Hi guys, we rescued a turtle 2 years ago and gave him a home with our other 3 turtles. They have been getting on great. We inspect the turtles everyday for shell rot, any cuts and mainly just to maintain general health as our other turtle died a few weeks back unexpectedly. He has yellow lumps on his hands (they seem painful he can’t use his hands) also looks like he’s about to lose a couple of claws.

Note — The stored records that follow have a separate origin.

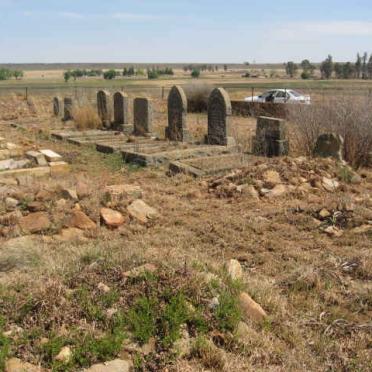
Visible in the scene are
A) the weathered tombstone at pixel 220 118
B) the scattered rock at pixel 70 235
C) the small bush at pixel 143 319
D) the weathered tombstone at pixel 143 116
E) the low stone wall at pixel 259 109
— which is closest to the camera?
the small bush at pixel 143 319

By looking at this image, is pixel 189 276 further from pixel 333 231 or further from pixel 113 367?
pixel 333 231

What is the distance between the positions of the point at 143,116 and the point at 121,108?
1.65 metres

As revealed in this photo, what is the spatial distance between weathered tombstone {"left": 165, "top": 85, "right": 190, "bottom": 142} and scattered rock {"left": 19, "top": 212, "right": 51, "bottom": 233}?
8111 mm

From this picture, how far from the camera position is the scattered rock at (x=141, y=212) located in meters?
6.76

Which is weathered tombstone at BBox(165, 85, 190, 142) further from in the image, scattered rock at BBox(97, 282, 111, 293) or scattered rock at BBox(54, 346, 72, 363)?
scattered rock at BBox(54, 346, 72, 363)

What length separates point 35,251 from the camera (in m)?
4.99

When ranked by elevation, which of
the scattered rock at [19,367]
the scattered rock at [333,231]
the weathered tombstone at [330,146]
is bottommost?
the scattered rock at [333,231]

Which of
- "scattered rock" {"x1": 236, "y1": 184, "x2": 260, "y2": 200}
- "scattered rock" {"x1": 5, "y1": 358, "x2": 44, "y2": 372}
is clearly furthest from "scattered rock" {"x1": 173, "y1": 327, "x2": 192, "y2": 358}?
"scattered rock" {"x1": 236, "y1": 184, "x2": 260, "y2": 200}

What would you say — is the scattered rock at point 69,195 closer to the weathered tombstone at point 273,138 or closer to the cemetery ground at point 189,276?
the cemetery ground at point 189,276

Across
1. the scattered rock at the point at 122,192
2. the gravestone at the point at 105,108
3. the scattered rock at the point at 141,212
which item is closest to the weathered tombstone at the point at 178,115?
the gravestone at the point at 105,108

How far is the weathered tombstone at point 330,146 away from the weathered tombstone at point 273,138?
1.26 m

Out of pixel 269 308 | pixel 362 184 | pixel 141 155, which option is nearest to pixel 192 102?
pixel 141 155

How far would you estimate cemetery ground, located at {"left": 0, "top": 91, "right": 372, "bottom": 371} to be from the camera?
332 centimetres

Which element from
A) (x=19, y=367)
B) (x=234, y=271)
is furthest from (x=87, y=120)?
(x=19, y=367)
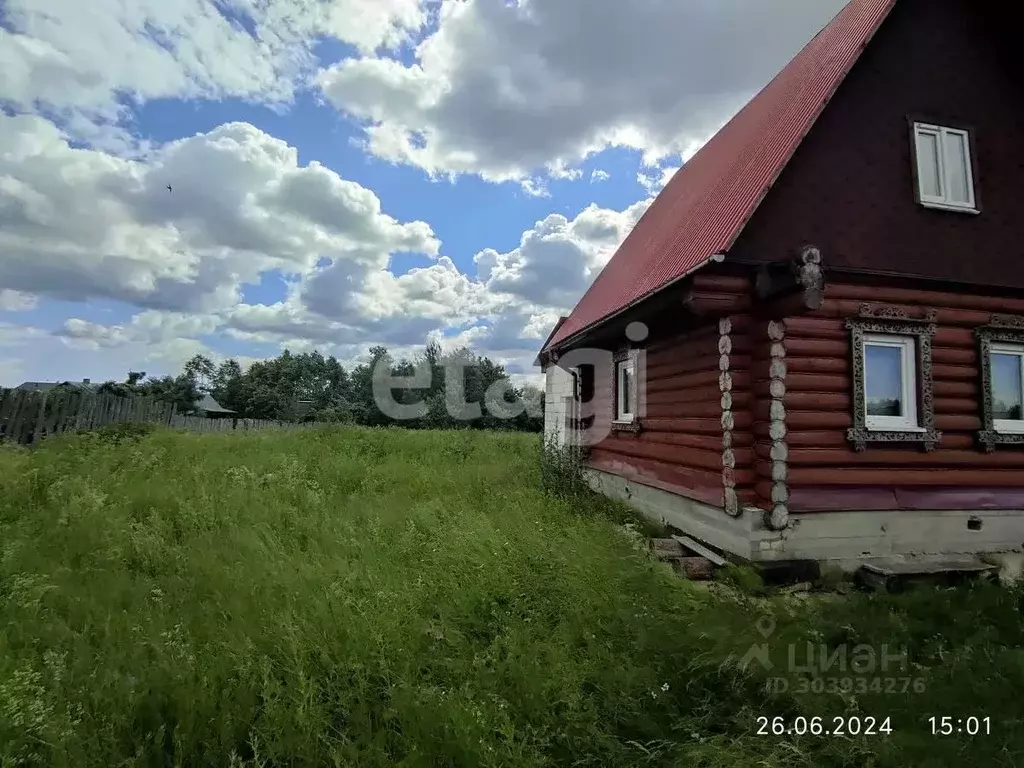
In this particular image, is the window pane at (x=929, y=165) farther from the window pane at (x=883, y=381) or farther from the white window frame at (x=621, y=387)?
the white window frame at (x=621, y=387)

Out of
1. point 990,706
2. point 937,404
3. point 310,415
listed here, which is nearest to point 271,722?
point 990,706

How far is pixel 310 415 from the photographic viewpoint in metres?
43.2

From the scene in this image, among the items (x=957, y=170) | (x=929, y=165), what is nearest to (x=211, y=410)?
(x=929, y=165)

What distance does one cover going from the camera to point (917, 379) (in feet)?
21.1

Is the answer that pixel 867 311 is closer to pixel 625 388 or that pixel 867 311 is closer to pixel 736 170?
pixel 736 170

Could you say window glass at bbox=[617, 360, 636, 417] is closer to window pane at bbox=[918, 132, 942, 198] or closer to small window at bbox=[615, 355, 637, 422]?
small window at bbox=[615, 355, 637, 422]

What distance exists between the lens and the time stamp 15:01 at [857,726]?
121 inches

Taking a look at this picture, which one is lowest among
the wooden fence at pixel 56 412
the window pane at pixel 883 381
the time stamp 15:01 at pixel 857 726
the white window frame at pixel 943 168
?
the time stamp 15:01 at pixel 857 726

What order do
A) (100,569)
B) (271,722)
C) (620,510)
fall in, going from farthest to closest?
(620,510), (100,569), (271,722)

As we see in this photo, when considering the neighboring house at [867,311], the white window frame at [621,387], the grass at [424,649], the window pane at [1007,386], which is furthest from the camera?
the white window frame at [621,387]

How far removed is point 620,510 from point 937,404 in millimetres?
4148

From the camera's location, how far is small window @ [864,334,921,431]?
6.37 metres

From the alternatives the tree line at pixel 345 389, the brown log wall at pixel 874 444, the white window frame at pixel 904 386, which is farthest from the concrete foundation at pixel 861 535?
the tree line at pixel 345 389

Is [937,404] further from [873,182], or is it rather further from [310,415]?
[310,415]
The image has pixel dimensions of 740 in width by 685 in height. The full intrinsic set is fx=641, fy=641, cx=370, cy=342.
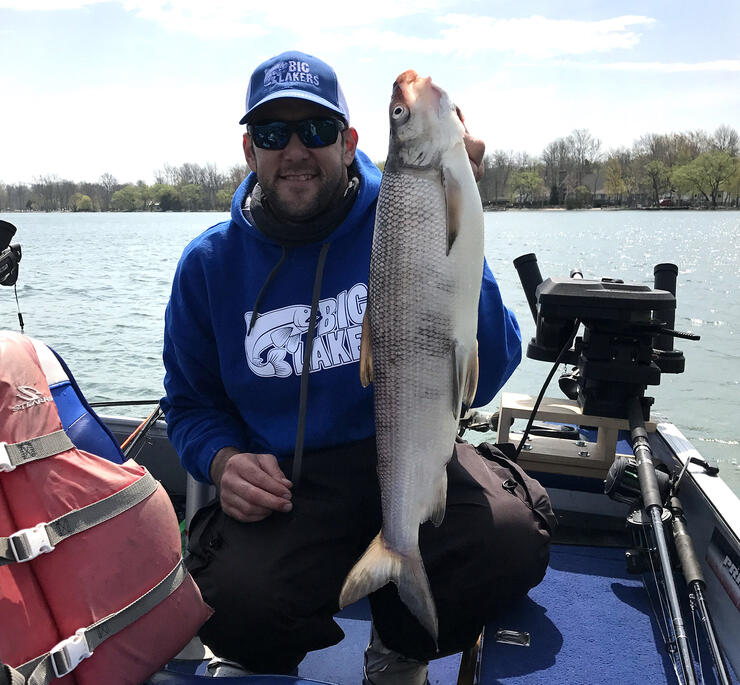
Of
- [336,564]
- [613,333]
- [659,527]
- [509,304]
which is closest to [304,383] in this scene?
[336,564]

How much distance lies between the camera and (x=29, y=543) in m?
1.60

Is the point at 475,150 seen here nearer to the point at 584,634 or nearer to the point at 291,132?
the point at 291,132

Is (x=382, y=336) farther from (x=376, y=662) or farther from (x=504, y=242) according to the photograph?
(x=504, y=242)

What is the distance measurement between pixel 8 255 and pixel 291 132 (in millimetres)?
1767

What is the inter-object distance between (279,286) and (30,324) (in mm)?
16170

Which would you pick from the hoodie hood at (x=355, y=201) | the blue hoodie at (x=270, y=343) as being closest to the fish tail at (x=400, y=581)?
the blue hoodie at (x=270, y=343)

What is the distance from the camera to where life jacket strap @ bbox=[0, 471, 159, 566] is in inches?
62.9

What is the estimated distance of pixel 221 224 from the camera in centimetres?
271

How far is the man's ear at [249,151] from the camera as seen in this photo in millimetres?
2546


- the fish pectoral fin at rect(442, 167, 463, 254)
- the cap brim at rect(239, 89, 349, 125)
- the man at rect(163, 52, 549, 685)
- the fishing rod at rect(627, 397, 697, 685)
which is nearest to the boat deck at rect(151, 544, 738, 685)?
the fishing rod at rect(627, 397, 697, 685)

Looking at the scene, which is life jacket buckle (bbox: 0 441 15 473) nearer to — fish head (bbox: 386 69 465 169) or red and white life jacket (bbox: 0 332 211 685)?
red and white life jacket (bbox: 0 332 211 685)

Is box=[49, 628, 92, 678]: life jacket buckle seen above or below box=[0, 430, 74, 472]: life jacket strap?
below

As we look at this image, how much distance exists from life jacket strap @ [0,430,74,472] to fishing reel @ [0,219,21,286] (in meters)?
1.64

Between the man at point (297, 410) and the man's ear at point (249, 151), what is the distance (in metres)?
0.01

We have searched online for anything related to this but nothing, the vet nearest us is away on holiday and we dont know what to do. We have separated him and put him in a separate tank, he seems to be getting about but he’s not eating ☹ does anyone know what this is?


----------



## Shellsfeathers&fur (Jan 18, 2009)

The claws look quite short so he could be a she? Was the other turtle definitely male? It could well be that they have been fighting and fanning - waving their front claws in the other one's face (for want of a better description) and now infections have set in.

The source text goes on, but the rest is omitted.